The City of London Corporation, though, seems pretty set on seeing off the doomy behemoth. A consultation pack decries Bastion House as 'very much at the end of its life' and 'not fit for purpose'. The building's energy performance is poor, and it'd be easier to just knock the thing down and start over, says the report.
Hang on though. Knocking down a building then whacking up a new one doesn't sound hugely energy efficient either. The Barbican Association agrees: "We should refurbish old buildings rather than scrap them," it says, "because of the pollution that would be involved in constructing a replacement building, otherwise known as embodied carbon."
The Barbican itself might have once faced demolition if the wrong voices had been heeded. Its critics have complained the estate is "too big, too concrete and horrible to live in". But just imagine the outcry if anyone tried to bulldoze the Barbican now. Bastion House is part of that development, and should be regarded in the same ilk. Historic England even recommended the London Wall West site be included in the Barbican and Golden Lane Conservation Area. (It wasn't, of course, and so here we are.)
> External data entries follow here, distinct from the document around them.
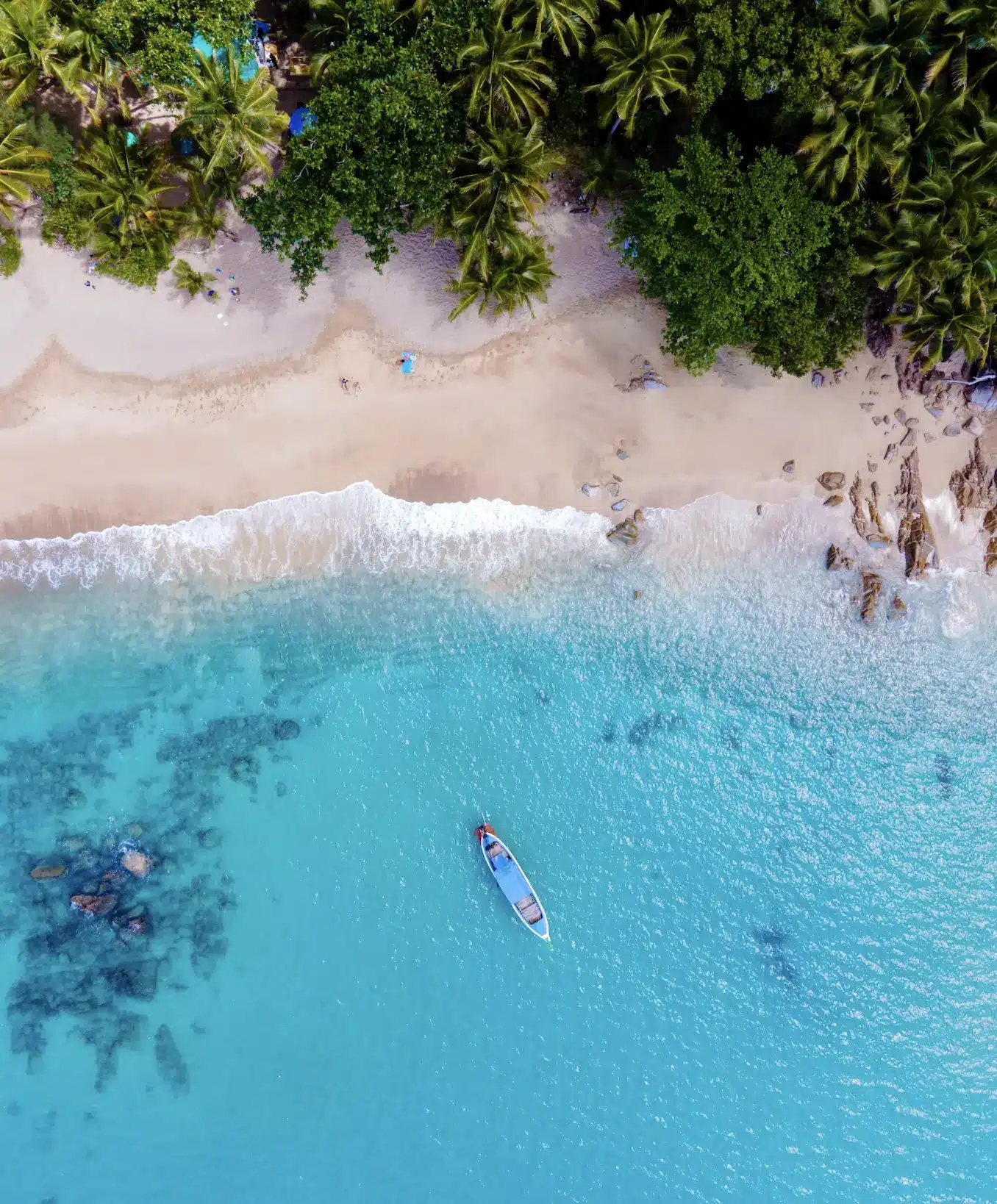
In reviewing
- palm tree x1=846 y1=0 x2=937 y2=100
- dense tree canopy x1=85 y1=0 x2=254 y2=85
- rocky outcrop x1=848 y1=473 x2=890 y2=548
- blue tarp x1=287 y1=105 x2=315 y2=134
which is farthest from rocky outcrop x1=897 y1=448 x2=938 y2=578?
dense tree canopy x1=85 y1=0 x2=254 y2=85

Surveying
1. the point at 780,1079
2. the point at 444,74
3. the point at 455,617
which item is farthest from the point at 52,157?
the point at 780,1079

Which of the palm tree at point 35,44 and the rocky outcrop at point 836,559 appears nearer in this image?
the palm tree at point 35,44

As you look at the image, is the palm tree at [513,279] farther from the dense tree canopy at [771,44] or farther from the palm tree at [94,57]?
the palm tree at [94,57]

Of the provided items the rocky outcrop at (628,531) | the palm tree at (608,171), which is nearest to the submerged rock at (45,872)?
the rocky outcrop at (628,531)

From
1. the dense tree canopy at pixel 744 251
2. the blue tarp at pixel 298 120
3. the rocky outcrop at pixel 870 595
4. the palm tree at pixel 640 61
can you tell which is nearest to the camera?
the palm tree at pixel 640 61

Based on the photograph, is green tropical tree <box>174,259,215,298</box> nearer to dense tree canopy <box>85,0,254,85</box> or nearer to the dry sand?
the dry sand

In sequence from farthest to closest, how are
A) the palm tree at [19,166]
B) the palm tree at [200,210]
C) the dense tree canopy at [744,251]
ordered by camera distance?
the palm tree at [200,210] < the dense tree canopy at [744,251] < the palm tree at [19,166]

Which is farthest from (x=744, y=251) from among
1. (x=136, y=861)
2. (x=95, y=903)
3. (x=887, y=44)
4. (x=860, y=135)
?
(x=95, y=903)
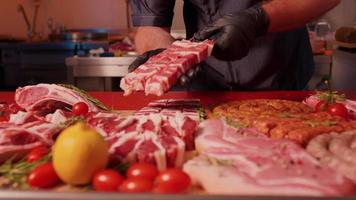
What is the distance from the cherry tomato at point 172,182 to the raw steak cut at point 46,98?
3.54 ft

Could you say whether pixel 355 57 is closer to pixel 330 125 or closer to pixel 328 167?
pixel 330 125

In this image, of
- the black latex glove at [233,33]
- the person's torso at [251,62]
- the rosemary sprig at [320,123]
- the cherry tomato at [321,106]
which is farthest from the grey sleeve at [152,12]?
the rosemary sprig at [320,123]

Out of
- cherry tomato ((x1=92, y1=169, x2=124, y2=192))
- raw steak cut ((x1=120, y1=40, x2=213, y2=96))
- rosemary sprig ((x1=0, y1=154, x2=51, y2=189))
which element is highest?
raw steak cut ((x1=120, y1=40, x2=213, y2=96))

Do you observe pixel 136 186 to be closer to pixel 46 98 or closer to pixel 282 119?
pixel 282 119

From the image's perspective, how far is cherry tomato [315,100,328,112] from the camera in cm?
225

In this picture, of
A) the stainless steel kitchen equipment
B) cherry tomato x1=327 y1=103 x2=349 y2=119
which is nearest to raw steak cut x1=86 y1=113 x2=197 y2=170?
cherry tomato x1=327 y1=103 x2=349 y2=119

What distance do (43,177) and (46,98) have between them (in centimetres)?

That there was once a rash of buildings just like Bastion House lined up along London Wall adds heft to the argument that this unlikely gem should be saved. Beauty's in the eye of the beholder, but whether you swoon over Bastion House or not, it's part of the City of London's story — another layer of that fascinating palimpsest, in which 1960s pedways weave over Roman walls, past medieval churches and through 1980s brutalism.
We recently lost Elephant Castle Shopping Centre, and the raw, muddy hole that now sits there in its place denotes another chapter of London that now only exists in photos. Let's not do the same to the stunning modernist masterpiece/ugly-as-sin block that is Bastion House.
The London Wall West consultation is still open.